Lo stile assertivo presuppone, infatti, la capacità di esplicitare e di difendere i nostri punti di vista senza denigrare quelli altrui, ma accogliendoli in un clima di serenità, calma e pacatezza.
Ma come in ogni fiaba che si rispetti, l’antagonista è sempre acquattato dietro l’angolo, pronto a uscire allo scoperto nei luoghi e nei momenti più inaspettati!
Qui, di nemici, ce ne sono addirittura 2:
1) Lo stile aggressivo che tende a imporre i suoi diritti e a violare quelli altrui, suscitando sentimenti di offesa, umiliazione ed imbarazzo.
2) Lo stile passivo che, al contrario del suo “gemello diverso”, tende a reprimere le sue ragioni e le sue emozioni, subendo tacitamente prevaricazioni e richieste irragionevoli.
La domanda sorge spontanea. Come comunicare assertivamente, evitando di cadere nella rete di questi due estremi relazionali?

* [PROBLEMA PROPOSTO] Estrai per intero il brano sullo stile assertivo, riportandolo parola per parola. I record non hanno alcun legame con il brano.

* [INSIEME DI DATI]

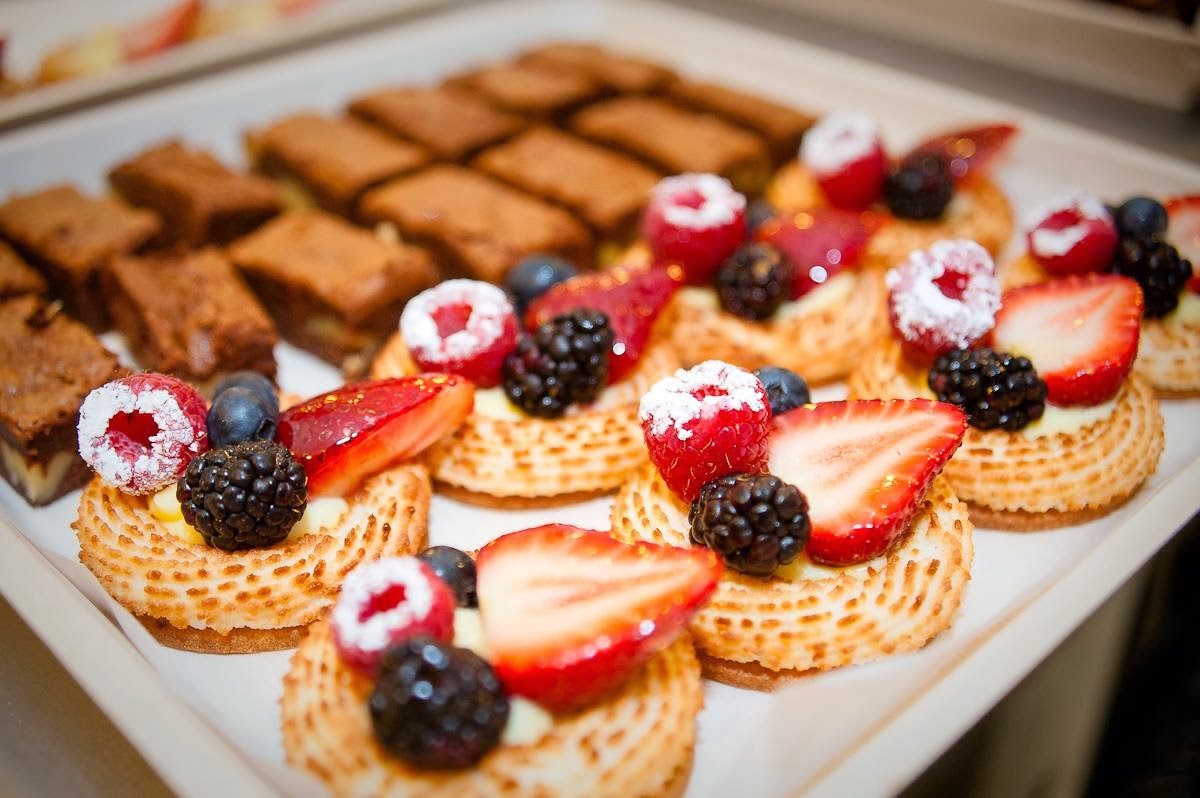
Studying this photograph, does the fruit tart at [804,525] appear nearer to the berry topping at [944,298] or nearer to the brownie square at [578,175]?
the berry topping at [944,298]

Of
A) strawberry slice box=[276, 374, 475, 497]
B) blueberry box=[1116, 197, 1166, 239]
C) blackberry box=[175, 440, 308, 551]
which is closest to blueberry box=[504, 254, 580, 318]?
strawberry slice box=[276, 374, 475, 497]

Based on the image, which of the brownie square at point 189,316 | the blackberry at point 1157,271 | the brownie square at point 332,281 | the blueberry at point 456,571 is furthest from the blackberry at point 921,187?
the blueberry at point 456,571

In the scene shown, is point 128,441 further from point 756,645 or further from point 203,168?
point 203,168

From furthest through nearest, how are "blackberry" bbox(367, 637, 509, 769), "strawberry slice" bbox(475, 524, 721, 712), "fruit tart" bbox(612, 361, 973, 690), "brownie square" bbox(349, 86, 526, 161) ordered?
"brownie square" bbox(349, 86, 526, 161), "fruit tart" bbox(612, 361, 973, 690), "strawberry slice" bbox(475, 524, 721, 712), "blackberry" bbox(367, 637, 509, 769)

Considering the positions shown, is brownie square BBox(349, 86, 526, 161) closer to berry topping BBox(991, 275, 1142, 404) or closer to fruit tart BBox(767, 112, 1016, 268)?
fruit tart BBox(767, 112, 1016, 268)

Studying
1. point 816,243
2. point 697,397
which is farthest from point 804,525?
point 816,243

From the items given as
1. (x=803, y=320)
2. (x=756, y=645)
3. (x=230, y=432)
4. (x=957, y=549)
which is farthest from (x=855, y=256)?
(x=230, y=432)
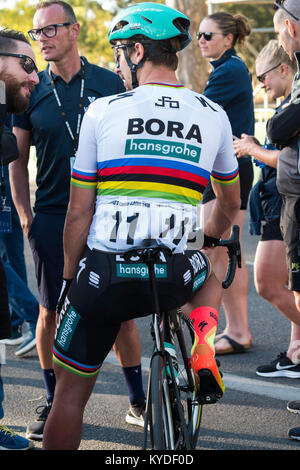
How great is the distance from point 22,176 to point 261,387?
83.8 inches

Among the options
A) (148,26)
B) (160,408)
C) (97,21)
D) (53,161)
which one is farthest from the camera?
(97,21)

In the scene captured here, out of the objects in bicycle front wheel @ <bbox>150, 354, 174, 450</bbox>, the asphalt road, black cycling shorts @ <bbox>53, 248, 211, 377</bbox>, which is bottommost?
the asphalt road

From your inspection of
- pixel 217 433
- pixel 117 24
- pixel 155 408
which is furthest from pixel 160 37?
pixel 217 433

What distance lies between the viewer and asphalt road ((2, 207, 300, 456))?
433 cm

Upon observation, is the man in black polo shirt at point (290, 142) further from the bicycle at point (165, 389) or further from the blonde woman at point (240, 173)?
the blonde woman at point (240, 173)

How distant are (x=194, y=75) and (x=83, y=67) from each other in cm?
1284

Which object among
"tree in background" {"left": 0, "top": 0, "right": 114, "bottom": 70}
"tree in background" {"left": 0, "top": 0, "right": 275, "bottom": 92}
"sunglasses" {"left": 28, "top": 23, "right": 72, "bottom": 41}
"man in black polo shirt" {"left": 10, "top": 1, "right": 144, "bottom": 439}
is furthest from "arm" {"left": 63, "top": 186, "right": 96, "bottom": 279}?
"tree in background" {"left": 0, "top": 0, "right": 114, "bottom": 70}

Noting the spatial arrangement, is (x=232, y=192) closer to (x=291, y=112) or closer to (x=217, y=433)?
(x=291, y=112)

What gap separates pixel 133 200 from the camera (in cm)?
299

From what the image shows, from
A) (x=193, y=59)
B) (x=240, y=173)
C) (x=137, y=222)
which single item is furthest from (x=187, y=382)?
(x=193, y=59)

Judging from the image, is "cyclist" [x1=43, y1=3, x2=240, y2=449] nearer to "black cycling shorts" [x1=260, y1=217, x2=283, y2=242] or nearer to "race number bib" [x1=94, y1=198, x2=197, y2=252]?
"race number bib" [x1=94, y1=198, x2=197, y2=252]

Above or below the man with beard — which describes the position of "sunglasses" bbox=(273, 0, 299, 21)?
above

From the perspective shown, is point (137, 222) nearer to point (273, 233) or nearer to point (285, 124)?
point (285, 124)

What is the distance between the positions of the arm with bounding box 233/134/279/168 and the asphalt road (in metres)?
1.52
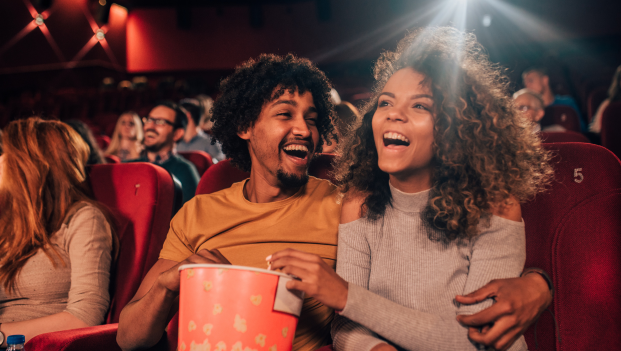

* [ESERCIZIO SVOLTO]
Lo stile assertivo presuppone, infatti, la capacità di esplicitare e di difendere i nostri punti di vista senza denigrare quelli altrui, ma accogliendoli in un clima di serenità, calma e pacatezza.
Ma come in ogni fiaba che si rispetti, l’antagonista è sempre acquattato dietro l’angolo, pronto a uscire allo scoperto nei luoghi e nei momenti più inaspettati!
Qui, di nemici, ce ne sono addirittura 2:
1) Lo stile aggressivo che tende a imporre i suoi diritti e a violare quelli altrui, suscitando sentimenti di offesa, umiliazione ed imbarazzo.
2) Lo stile passivo che, al contrario del suo “gemello diverso”, tende a reprimere le sue ragioni e le sue emozioni, subendo tacitamente prevaricazioni e richieste irragionevoli.
La domanda sorge spontanea. Come comunicare assertivamente, evitando di cadere nella rete di questi due estremi relazionali?